Our previous New Year’s resolutions survey uncovered a surprising fact: People were more likely to regret not doing something (like not saving enough or not paying down debts) than committing mistakes (such as making an unaffordable purchase or spending frivolously).
In other words, people regretted not being more mindful and proactive with their money. Instead of making intentional decisions based on their financial priorities, their money management was impulsive and reactive.
Sound like you? Here are some ways you can be more proactive with your money management in the new year.
1. Stop living paycheck to paycheck
Paycheck-to-paycheck living is the definition of reactive money management. Each dollar you make is spent each month, and you never have any money left over. You’re simply sprinting to keep up with the next expense, and never getting ahead.
It’s also exhausting. With so much of your money and mental energy spent on just paying your bills, you have no resources left over to better your financial situation.
Getting out of the paycheck-to-paycheck cycle will be key to creating a more proactive approach to your finances — but you won’t do it all at once.

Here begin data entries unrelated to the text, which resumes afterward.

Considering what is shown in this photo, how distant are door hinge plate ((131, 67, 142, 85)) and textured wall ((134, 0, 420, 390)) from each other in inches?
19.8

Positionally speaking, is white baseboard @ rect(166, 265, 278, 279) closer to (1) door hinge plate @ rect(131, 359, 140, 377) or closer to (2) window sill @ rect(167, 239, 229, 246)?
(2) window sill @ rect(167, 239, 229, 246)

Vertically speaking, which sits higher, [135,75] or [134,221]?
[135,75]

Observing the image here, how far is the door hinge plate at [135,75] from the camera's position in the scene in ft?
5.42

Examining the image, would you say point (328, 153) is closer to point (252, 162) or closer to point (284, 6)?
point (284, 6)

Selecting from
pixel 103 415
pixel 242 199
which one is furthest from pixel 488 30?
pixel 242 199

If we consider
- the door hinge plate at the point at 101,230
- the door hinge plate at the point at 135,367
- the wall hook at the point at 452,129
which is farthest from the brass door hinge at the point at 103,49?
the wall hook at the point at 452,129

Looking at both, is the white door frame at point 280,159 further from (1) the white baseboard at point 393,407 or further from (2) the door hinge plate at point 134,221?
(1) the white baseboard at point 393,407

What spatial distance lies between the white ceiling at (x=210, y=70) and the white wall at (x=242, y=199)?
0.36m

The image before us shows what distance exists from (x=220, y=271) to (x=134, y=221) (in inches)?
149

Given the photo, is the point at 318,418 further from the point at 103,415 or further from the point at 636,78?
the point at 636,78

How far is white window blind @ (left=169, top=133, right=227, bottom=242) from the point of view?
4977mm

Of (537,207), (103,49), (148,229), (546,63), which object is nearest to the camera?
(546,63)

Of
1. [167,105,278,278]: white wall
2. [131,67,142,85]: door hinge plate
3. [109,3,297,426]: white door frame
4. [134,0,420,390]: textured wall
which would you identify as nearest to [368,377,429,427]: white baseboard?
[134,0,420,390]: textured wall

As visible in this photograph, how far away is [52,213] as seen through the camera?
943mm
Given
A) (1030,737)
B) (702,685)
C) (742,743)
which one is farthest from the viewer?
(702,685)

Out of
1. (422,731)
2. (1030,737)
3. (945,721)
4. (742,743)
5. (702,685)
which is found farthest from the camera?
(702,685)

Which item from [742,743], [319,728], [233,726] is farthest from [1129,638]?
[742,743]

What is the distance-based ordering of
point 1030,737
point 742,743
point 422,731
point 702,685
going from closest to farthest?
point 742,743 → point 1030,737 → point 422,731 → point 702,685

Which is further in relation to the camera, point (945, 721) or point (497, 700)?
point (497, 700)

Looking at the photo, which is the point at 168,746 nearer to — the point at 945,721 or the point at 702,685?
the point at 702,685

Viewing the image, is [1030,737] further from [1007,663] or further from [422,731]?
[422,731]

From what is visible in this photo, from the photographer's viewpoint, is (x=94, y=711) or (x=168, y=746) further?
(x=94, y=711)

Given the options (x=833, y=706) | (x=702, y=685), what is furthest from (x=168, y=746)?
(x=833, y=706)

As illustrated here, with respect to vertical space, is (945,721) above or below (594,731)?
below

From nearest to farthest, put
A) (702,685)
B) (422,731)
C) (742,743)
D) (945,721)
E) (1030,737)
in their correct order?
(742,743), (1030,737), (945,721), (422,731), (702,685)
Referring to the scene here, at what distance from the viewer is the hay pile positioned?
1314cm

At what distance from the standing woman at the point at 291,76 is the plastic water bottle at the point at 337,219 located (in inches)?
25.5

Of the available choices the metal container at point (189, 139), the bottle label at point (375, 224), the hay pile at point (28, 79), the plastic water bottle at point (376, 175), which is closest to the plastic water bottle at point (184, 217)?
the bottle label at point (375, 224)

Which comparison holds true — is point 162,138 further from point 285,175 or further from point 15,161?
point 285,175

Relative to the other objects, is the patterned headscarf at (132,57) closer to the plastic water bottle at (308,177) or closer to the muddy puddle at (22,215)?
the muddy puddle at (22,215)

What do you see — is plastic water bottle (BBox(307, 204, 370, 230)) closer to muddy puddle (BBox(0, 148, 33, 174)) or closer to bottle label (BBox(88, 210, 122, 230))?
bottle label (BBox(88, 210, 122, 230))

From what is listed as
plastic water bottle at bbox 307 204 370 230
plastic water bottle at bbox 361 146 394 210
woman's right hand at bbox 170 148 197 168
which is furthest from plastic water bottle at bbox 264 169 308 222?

Start with small goals, like having $10 left over each week or an extra $50 a month. Look for ways to cut your spending and grow your income. As you build a buffer between what you make and what you owe, you can afford to be proactive with your money.
2. Save an emergency fund
An emergency fund is another essential ingredient to proactive money management. Among people who fail to keep a financial resolution, 73% say they were sidetracked by an unexpected emergency expense or hardship, according to a Fidelity Investments survey.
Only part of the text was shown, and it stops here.